E’ il principio di diritto ribadito con la sentenza numero 13564/2025 del  18.02.2025 – (data di deposito 08.04.2025), resa dalla Corte di cassazione – sezione terza penale, chiamata allo scrutinio di legittimità sulla eccepita violazione del principio di correlazione tra accusa e sentenza quando il reato contestato all’imputato di dichiarazione fraudolenta mediante uso di fatture per operazioni oggettivamente inesistenti, viene accertato a suo carico con conseguente condanna per l’inesistenza soggettiva dei medesimi documenti fiscali indicati nel capo di imputazione.

 

  1. L’imputazione ed il doppio grado di merito.

Nel caso in disamina, la Corte d’appello di Firenze, aveva confermato la sentenza del Tribunale cittadino con la quale l’imputato era stato condannato alla pena ritenuta di giustizia in relazione al reato di cui all’art. 2 d.lgs 10 marzo 2000, n. 74, per avere, quale titolare di una ditta individuale, al fine di evadere l’Iva per l’anno di imposta del 2015, indicato nella dichiarazione fiscale elementi passivi fittizi, per un ammontare di € 48.556,00 con Iva indebitamente detratta pari a € 10.682,00, avvalendosi di due fatture per operazioni inesistenti emesse dalla società [omissis srl]

  1. Il ricorso per cassazione.

Contro la sentenza di appello interponeva ricorso per cassazione l’imputato lamentando, per quanto di interesse per la presente nota, la violazione dell’art. 606, comma 1, lett. b) e c) cod. proc. pen. in relazione agli artt. 521-522 cod. pen.

Secondo la difesa del ricorrente i giudici del merito avevano violato il principio di correlazione tra accusa e sentenza là dove, a fronte di una contestazione di dichiarazione fraudolenta mediante uso di fatture per operazioni oggettivamente inesistenti, come riportato nel capo di imputazione, il giudice avrebbe condannato l’imputato per la diversa ipotesi di dichiarazione fraudolenta mediante uso di fatture per operazioni soggettivamente inesistenti.

  1. La decisione della Cassazione.

La Suprema Corte, dando seguito alla consolidata giurisprudenza di legittimità formatasi sulla questione giuridica in disamina, ha ritenuto infondata la superiore doglianza per le ragioni che seguono.

 

3.1. Il principio di diritto ribadito dalla Suprema Corte.

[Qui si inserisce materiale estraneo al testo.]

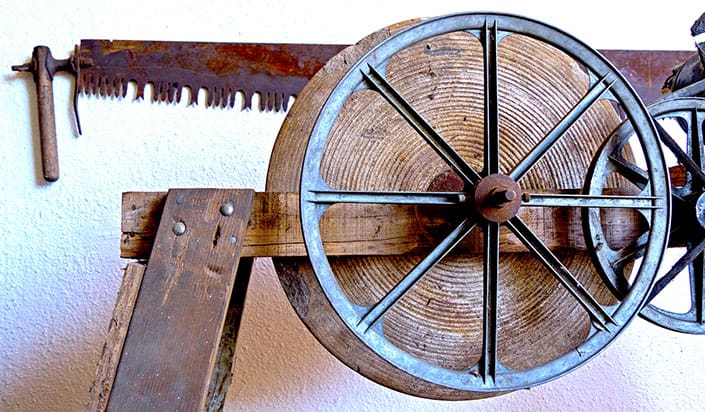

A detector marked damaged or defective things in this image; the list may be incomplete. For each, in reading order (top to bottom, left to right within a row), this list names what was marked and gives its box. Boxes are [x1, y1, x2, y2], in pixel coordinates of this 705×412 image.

rusty saw handle [13, 45, 75, 182]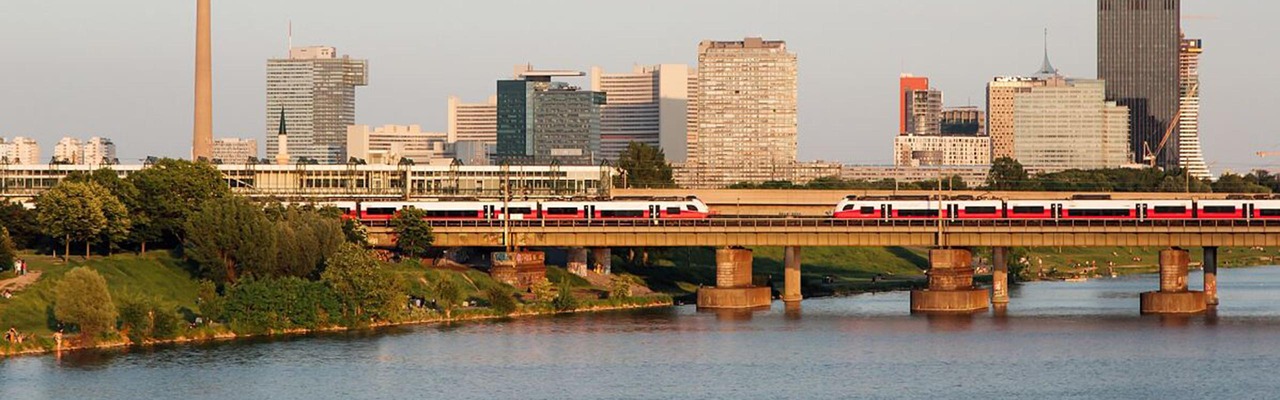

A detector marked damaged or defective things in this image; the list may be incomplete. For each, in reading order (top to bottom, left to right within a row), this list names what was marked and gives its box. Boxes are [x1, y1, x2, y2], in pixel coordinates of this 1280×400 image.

rusty bridge support [701, 247, 768, 308]
rusty bridge support [778, 244, 798, 305]
rusty bridge support [911, 250, 988, 312]
rusty bridge support [1141, 247, 1208, 315]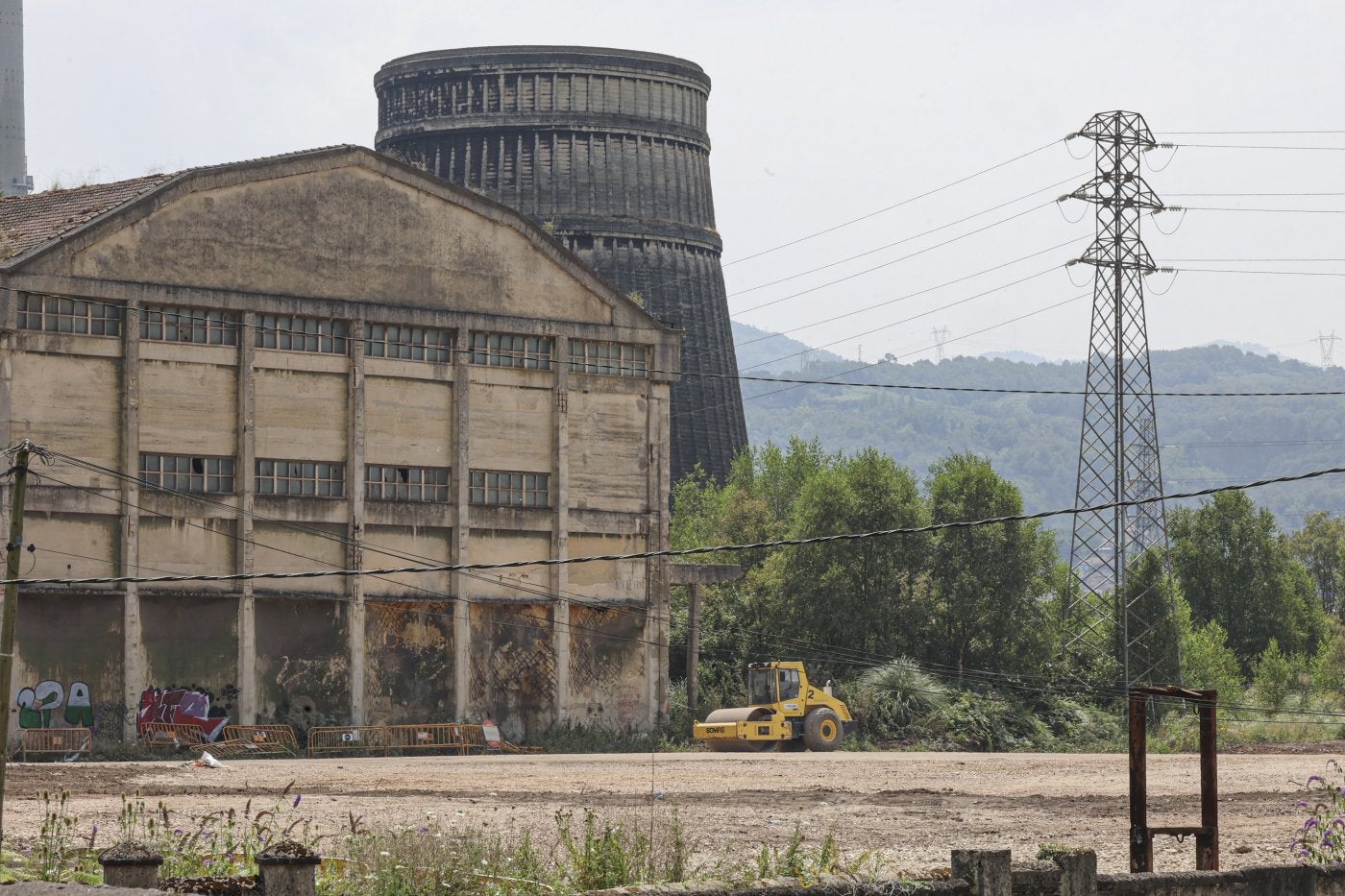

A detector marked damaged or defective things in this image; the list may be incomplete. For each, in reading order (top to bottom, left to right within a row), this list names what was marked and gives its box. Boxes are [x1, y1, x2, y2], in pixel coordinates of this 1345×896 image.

broken window [16, 293, 121, 334]
broken window [140, 300, 240, 341]
broken window [253, 313, 347, 352]
broken window [368, 323, 457, 360]
broken window [468, 329, 551, 368]
broken window [570, 336, 648, 374]
broken window [138, 448, 233, 492]
broken window [254, 460, 344, 495]
broken window [363, 462, 452, 497]
broken window [471, 468, 549, 502]
rusty steel post [1130, 686, 1151, 866]
rusty metal frame [1124, 683, 1221, 866]
rusty steel post [1199, 686, 1221, 866]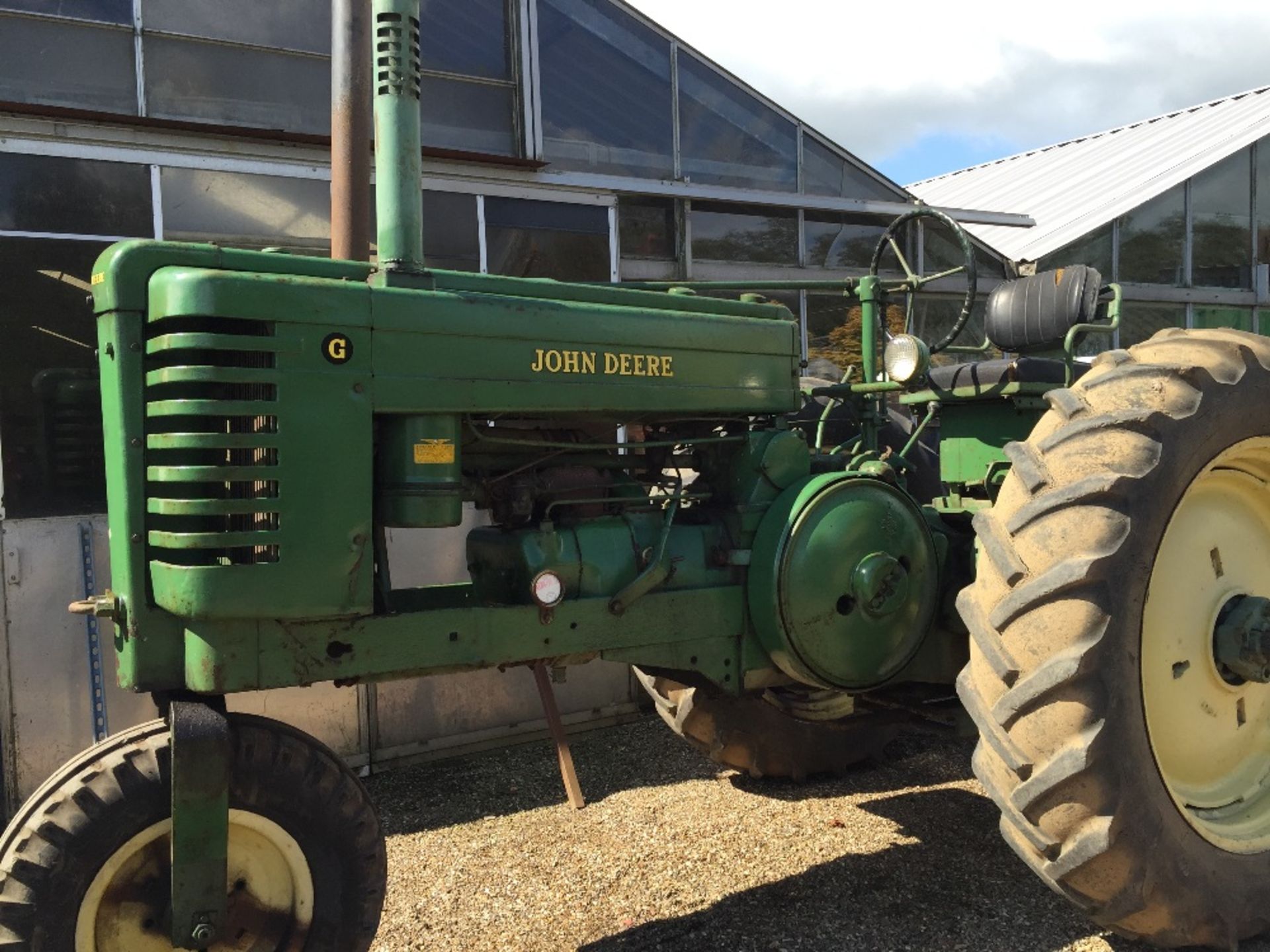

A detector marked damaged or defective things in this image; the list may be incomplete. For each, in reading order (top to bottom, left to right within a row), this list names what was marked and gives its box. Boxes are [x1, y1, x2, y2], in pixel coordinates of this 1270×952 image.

rusty metal pipe [330, 0, 370, 261]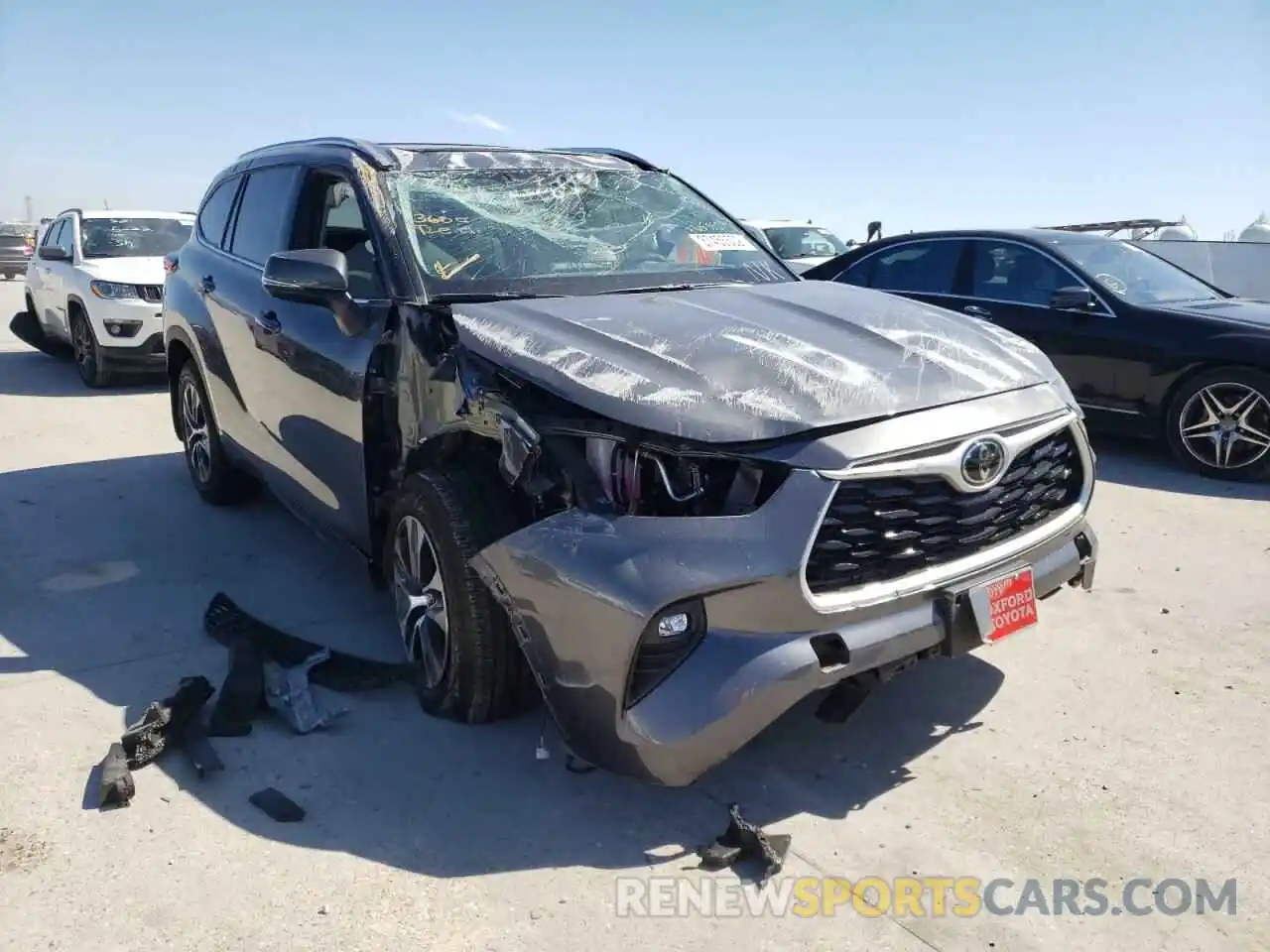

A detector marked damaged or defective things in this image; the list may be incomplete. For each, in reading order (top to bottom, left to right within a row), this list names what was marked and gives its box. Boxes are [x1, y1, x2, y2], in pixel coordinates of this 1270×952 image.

crumpled hood [76, 255, 165, 286]
shattered windshield [79, 218, 191, 259]
shattered windshield [383, 149, 792, 297]
shattered windshield [756, 227, 848, 261]
crumpled hood [451, 278, 1067, 446]
damaged gray suv [164, 137, 1096, 786]
broken headlight [581, 441, 782, 523]
broken plastic part [262, 650, 350, 736]
broken plastic part [700, 807, 787, 893]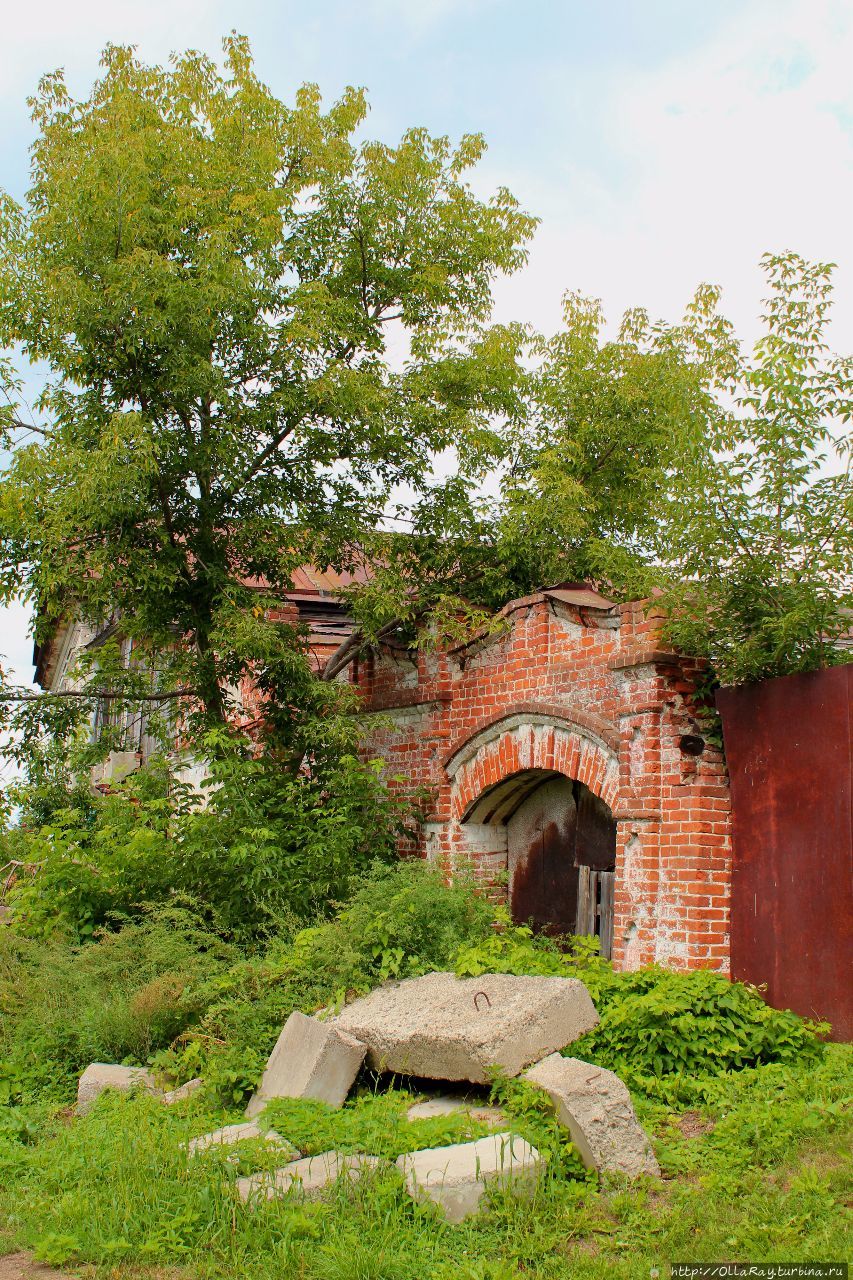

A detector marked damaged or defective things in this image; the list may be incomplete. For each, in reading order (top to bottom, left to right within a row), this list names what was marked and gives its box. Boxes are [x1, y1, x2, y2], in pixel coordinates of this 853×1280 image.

rusty metal sheet [712, 665, 845, 1044]
broken concrete slab [77, 1064, 156, 1116]
broken concrete slab [158, 1075, 202, 1105]
broken concrete slab [185, 1121, 295, 1162]
broken concrete slab [244, 1013, 366, 1116]
broken concrete slab [233, 1152, 379, 1198]
broken concrete slab [404, 1095, 504, 1126]
broken concrete slab [327, 972, 594, 1085]
broken concrete slab [394, 1136, 537, 1223]
broken concrete slab [525, 1054, 655, 1172]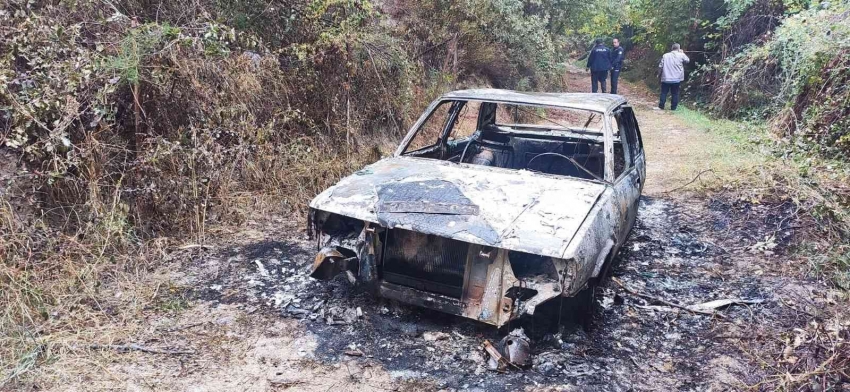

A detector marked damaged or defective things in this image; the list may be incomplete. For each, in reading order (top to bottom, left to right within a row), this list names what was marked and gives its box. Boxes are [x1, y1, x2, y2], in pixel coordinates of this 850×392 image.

charred car hood [308, 155, 608, 258]
burned car interior [304, 89, 644, 328]
burned car [308, 90, 644, 326]
burned car interior [400, 99, 628, 182]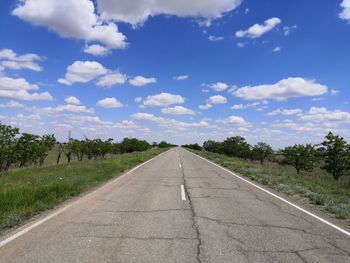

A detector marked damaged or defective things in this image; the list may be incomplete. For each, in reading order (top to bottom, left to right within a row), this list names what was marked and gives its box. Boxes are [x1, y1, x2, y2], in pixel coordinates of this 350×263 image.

cracked asphalt [0, 148, 350, 263]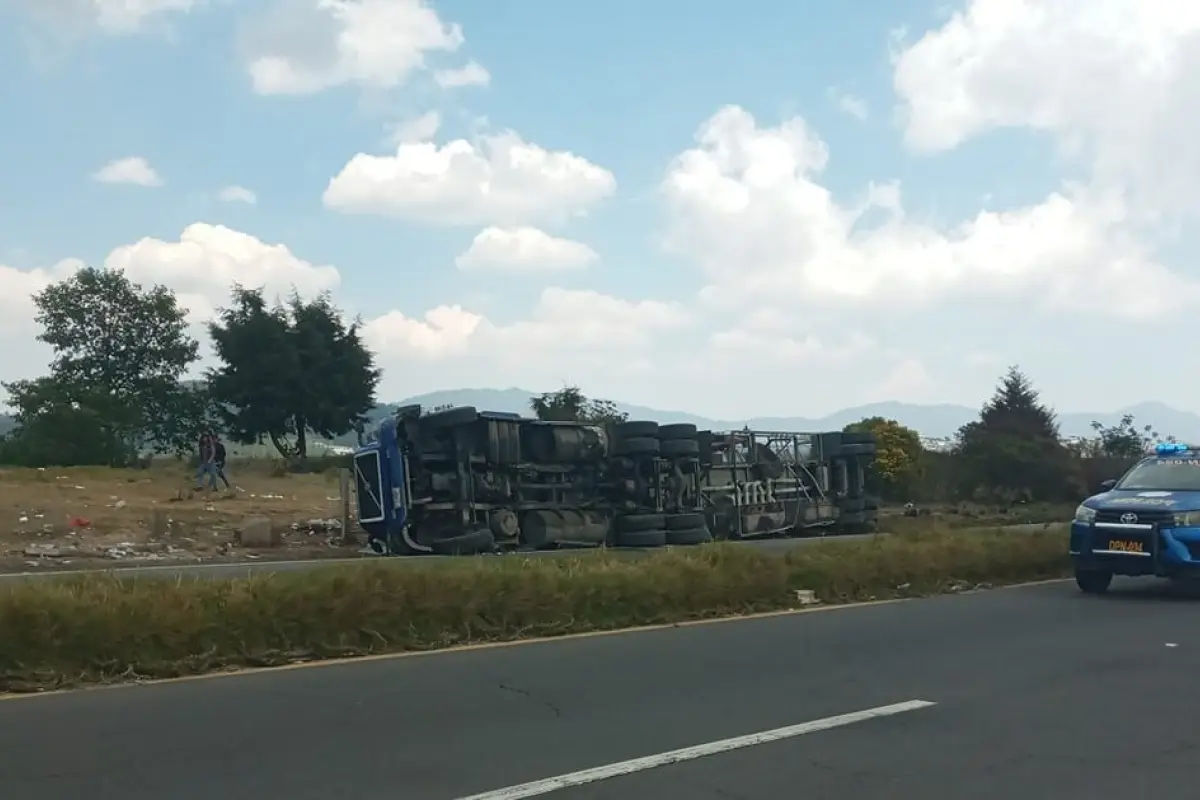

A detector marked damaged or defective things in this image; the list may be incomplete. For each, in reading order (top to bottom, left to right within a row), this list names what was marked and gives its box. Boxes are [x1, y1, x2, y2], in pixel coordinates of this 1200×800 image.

overturned truck [350, 407, 878, 556]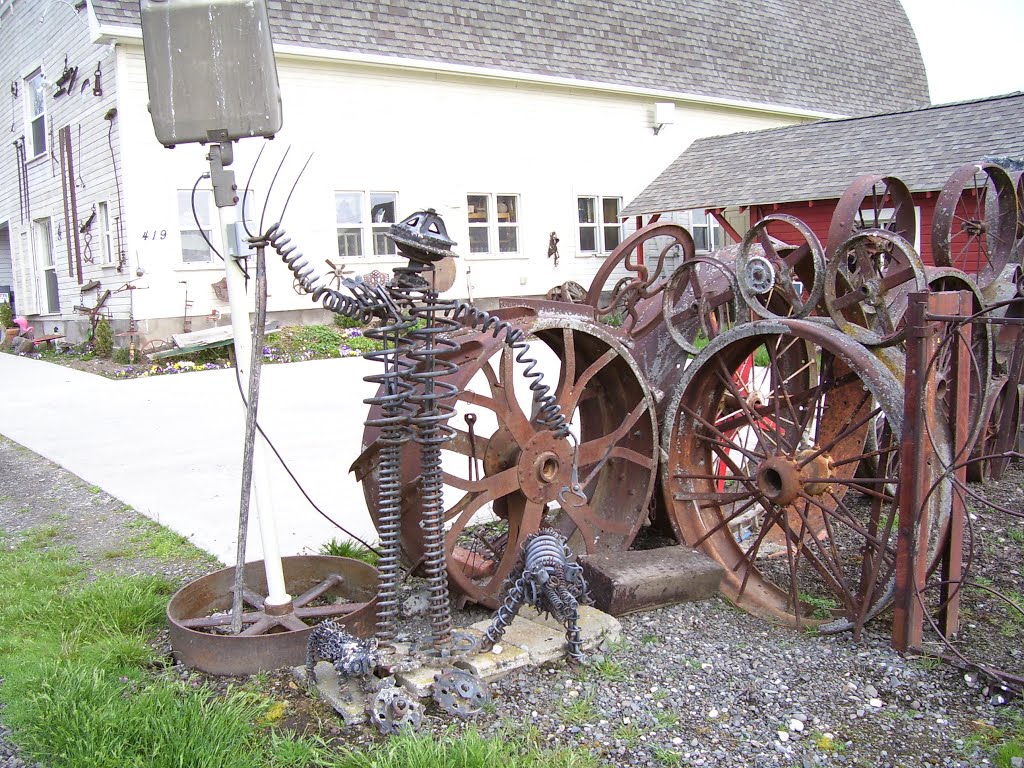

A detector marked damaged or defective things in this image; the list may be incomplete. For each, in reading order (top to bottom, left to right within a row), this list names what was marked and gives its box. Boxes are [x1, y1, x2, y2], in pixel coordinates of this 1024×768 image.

[…..Il primo motivo di ricorso è manifestamente infondato. Questa Corte di legittimità, in caso analogo, ha affermato che non viola il principio di correlazione tra accusa e sentenza la decisione con cui l’imputato, accusato di avere, al fine di evadere le imposte sui redditi e sul valore aggiunto, indicato elementi passivi fittizi nella dichiarazione, avvalendosi di fatture per operazioni oggettivamente inesistenti, sia stato condannato per l’utilizzo di fatture relative ad operazioni soggettivamente inesistenti, in quanto il reato di dichiarazione fraudolenta, previsto dall’art. 2 del d.lgs. 10 marzo 2000, n. 74, nel riferirsi all’uso di fatture o altri documenti concernenti operazioni inesistenti, non distingue tra quelle che sono tali dal punto di vista oggettivo o soggettivo (Sez. 3, n. 30874 del 02/03/2018, Hugony, Rv. 273728 – 01)…]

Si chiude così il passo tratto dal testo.